Putin and Pushkin

MOSCOW: By arresting media mogul Vladimir Gusinsky, the Kremlin -- whether by order of President Putin or not -- revived fears of censorship and thought control. Are those fears justified, and what does Gusinksy's arrest presage, if anything?

Neither censorship nor the gulag ever completely suppressed intellectual life in Russia. Witness the genius of Akhmatova, Mandelstam, Shostakovich, Pasternak and Prokofiev who created great works even in the nightmare years of the Stalinist era. Recognizing this indestructibility, Russian leaders have always sought to keep the mass media under their thumb, and artists on their side. Newspapers buckled and often artists returned the state's embrace. Pushkin, for example, announced that AI am not a flatterer when I sing praises to my Tsar." Even Mandelstam, although he did it under duress, wrote an Ode to Stalin, which nevertheless failed to save him from the gulag and death.
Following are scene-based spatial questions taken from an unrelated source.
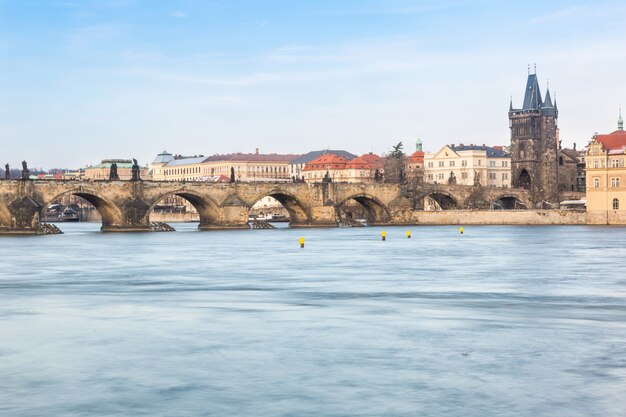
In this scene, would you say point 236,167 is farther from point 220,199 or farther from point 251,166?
point 220,199

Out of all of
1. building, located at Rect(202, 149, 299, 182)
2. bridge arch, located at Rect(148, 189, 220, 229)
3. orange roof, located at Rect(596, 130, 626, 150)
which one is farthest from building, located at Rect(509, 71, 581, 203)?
bridge arch, located at Rect(148, 189, 220, 229)

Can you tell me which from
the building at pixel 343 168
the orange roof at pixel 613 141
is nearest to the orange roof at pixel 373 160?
the building at pixel 343 168

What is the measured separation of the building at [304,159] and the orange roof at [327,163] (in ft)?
14.6

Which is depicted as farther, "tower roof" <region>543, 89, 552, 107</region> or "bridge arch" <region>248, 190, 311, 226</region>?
"tower roof" <region>543, 89, 552, 107</region>

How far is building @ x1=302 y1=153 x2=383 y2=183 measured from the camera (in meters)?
146

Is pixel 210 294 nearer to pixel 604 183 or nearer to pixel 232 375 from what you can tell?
pixel 232 375

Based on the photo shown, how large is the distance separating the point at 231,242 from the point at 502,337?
41.7m

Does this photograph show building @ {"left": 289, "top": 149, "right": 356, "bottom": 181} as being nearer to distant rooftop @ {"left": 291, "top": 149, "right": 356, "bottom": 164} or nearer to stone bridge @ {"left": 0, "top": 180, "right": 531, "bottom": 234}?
distant rooftop @ {"left": 291, "top": 149, "right": 356, "bottom": 164}

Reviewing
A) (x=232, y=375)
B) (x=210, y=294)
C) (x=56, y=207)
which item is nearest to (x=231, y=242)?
(x=210, y=294)

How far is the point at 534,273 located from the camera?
34.3m

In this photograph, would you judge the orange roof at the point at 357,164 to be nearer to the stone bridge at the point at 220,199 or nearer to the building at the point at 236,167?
the building at the point at 236,167

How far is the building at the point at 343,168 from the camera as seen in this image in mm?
145625

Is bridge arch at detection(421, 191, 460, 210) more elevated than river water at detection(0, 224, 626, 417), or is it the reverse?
bridge arch at detection(421, 191, 460, 210)

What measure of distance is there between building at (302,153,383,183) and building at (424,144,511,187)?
9.36m
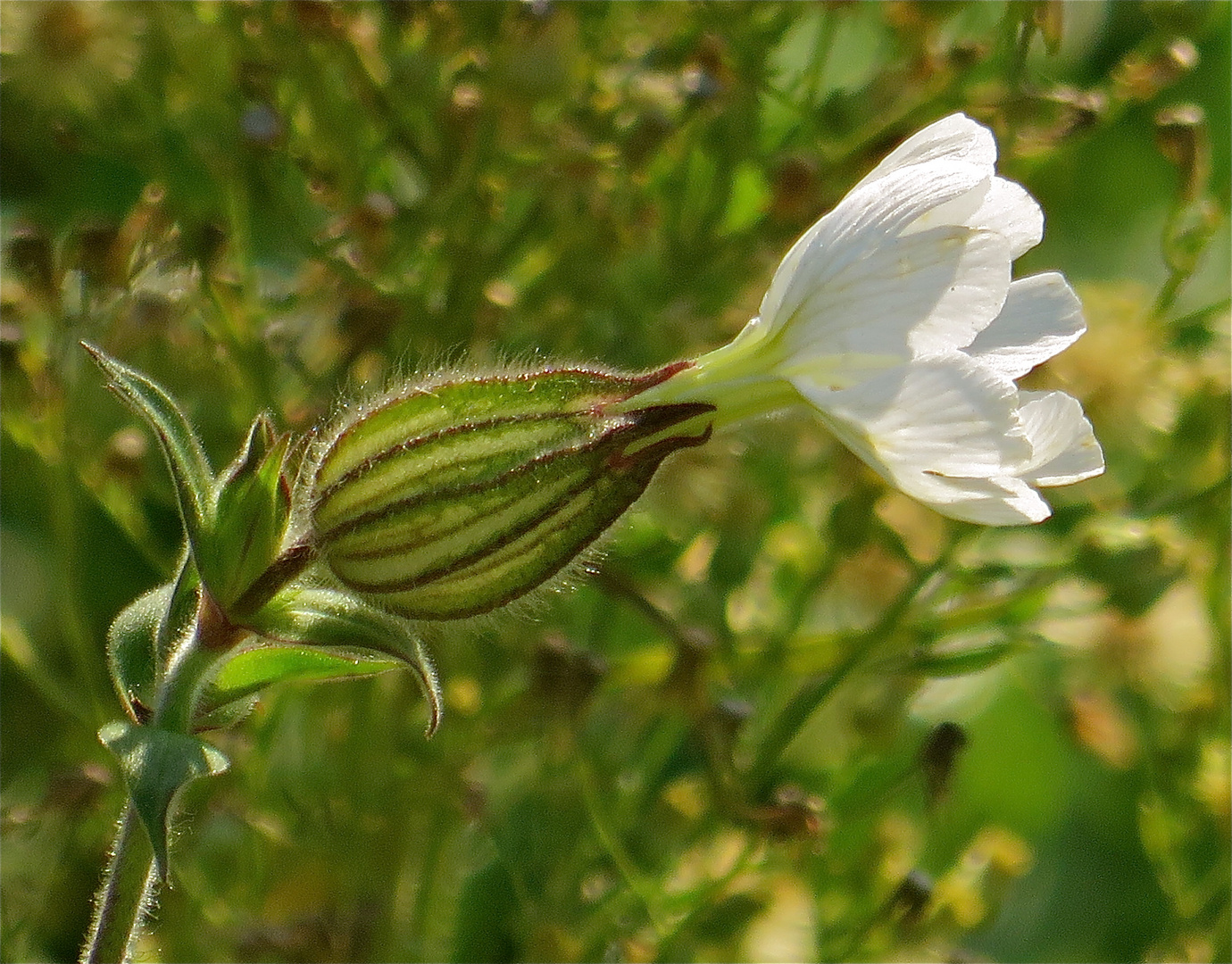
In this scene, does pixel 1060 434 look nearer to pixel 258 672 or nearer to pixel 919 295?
pixel 919 295

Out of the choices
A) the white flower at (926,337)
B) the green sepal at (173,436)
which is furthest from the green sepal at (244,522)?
the white flower at (926,337)

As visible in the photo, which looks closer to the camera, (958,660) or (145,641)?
(145,641)

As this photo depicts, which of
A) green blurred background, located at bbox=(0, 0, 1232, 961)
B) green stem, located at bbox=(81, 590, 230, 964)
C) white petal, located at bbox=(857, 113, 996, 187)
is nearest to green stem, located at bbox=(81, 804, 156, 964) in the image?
green stem, located at bbox=(81, 590, 230, 964)

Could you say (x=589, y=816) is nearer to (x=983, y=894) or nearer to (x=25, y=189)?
(x=983, y=894)

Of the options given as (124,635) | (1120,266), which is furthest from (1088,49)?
(124,635)

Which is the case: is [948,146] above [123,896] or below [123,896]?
above

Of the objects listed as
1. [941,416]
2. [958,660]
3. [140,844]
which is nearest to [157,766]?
[140,844]
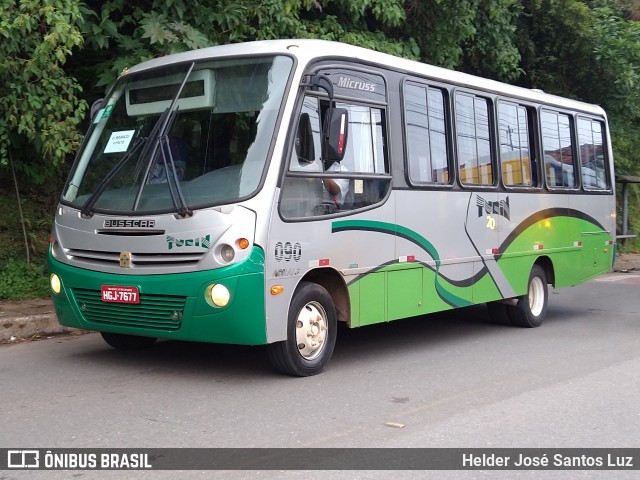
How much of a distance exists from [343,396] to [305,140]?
2163 mm

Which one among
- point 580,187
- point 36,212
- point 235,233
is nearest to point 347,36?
point 580,187

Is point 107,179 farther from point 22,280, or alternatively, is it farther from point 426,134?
point 22,280

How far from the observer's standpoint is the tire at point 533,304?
10.5 meters

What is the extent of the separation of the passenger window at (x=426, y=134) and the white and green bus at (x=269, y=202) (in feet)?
0.07

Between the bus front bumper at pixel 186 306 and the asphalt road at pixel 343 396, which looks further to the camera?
the bus front bumper at pixel 186 306

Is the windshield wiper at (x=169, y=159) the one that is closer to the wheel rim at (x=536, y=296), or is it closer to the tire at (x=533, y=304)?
the tire at (x=533, y=304)

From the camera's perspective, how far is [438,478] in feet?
15.4

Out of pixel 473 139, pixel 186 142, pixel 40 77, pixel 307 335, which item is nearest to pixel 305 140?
pixel 186 142

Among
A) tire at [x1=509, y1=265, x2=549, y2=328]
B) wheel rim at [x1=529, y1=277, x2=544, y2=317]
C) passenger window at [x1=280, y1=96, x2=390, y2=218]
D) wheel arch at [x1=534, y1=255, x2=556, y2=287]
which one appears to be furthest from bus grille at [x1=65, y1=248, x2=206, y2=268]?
wheel arch at [x1=534, y1=255, x2=556, y2=287]

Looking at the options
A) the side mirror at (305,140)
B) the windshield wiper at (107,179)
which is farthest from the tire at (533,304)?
the windshield wiper at (107,179)

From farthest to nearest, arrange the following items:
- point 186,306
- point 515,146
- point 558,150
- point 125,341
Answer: point 558,150, point 515,146, point 125,341, point 186,306

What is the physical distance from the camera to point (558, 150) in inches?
441

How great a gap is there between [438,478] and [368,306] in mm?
3099

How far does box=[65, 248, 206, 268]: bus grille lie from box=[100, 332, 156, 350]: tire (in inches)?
43.4
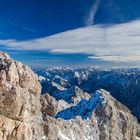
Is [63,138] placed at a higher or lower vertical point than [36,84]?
lower

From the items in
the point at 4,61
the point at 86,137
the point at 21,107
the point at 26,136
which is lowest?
the point at 86,137

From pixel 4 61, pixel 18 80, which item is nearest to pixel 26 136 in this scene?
pixel 4 61

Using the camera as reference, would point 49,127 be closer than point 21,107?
No

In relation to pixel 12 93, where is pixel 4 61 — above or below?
above

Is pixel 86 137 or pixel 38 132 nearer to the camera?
pixel 38 132

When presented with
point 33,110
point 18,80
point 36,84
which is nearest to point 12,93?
point 18,80

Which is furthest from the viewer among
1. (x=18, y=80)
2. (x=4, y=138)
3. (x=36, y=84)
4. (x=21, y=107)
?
(x=36, y=84)

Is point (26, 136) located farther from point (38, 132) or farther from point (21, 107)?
point (38, 132)

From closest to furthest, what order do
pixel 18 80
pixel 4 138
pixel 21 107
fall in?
pixel 4 138 → pixel 21 107 → pixel 18 80

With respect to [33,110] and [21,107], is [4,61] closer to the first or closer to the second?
[33,110]
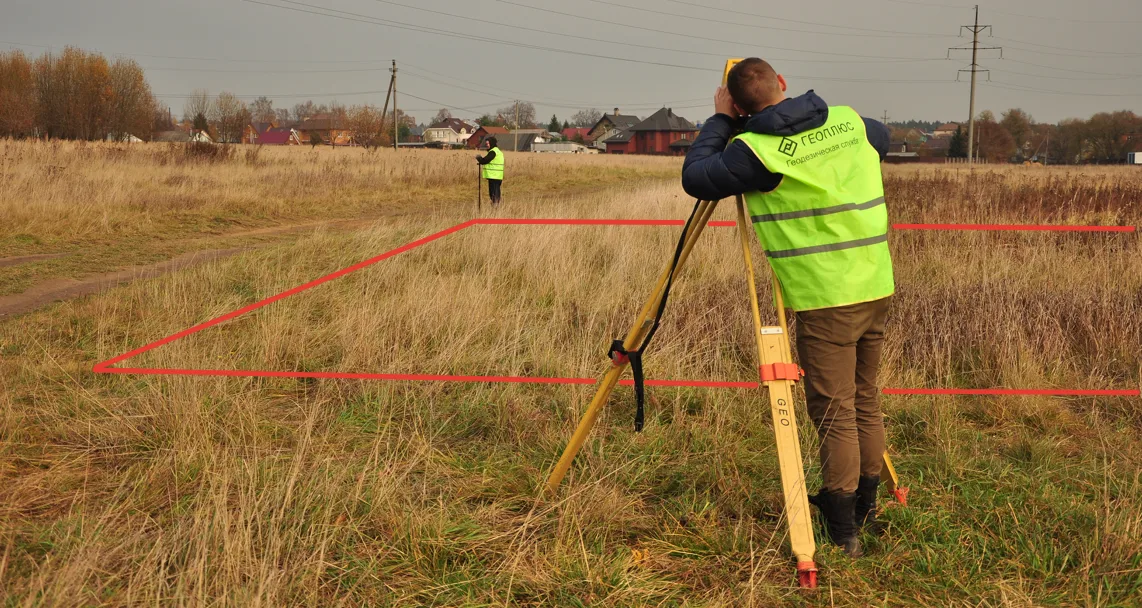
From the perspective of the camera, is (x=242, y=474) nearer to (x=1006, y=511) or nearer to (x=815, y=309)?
(x=815, y=309)

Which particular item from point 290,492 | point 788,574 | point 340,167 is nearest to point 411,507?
point 290,492

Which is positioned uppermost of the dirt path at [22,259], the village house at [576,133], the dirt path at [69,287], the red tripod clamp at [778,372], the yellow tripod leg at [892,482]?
the village house at [576,133]

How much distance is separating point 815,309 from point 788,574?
976 millimetres

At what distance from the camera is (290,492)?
319 centimetres

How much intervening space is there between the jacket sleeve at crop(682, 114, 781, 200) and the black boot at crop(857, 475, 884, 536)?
1.28 metres

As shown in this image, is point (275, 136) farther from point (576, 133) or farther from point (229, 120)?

Lenin, Khrushchev, Brezhnev, Gorbachev -- all constructed their ruling Soviet ideology on the foundation of the Russian intelligentsia. When communism imploded, however, Yeltsin sought to divert Russia's intellectual energy toward money and the media. High culture was abandoned as a Kremlin plaything and left to survive -- or not -- on its own. The Internet and mass media, not poetry, was to be the catalyst in jump-starting Russia's civil society.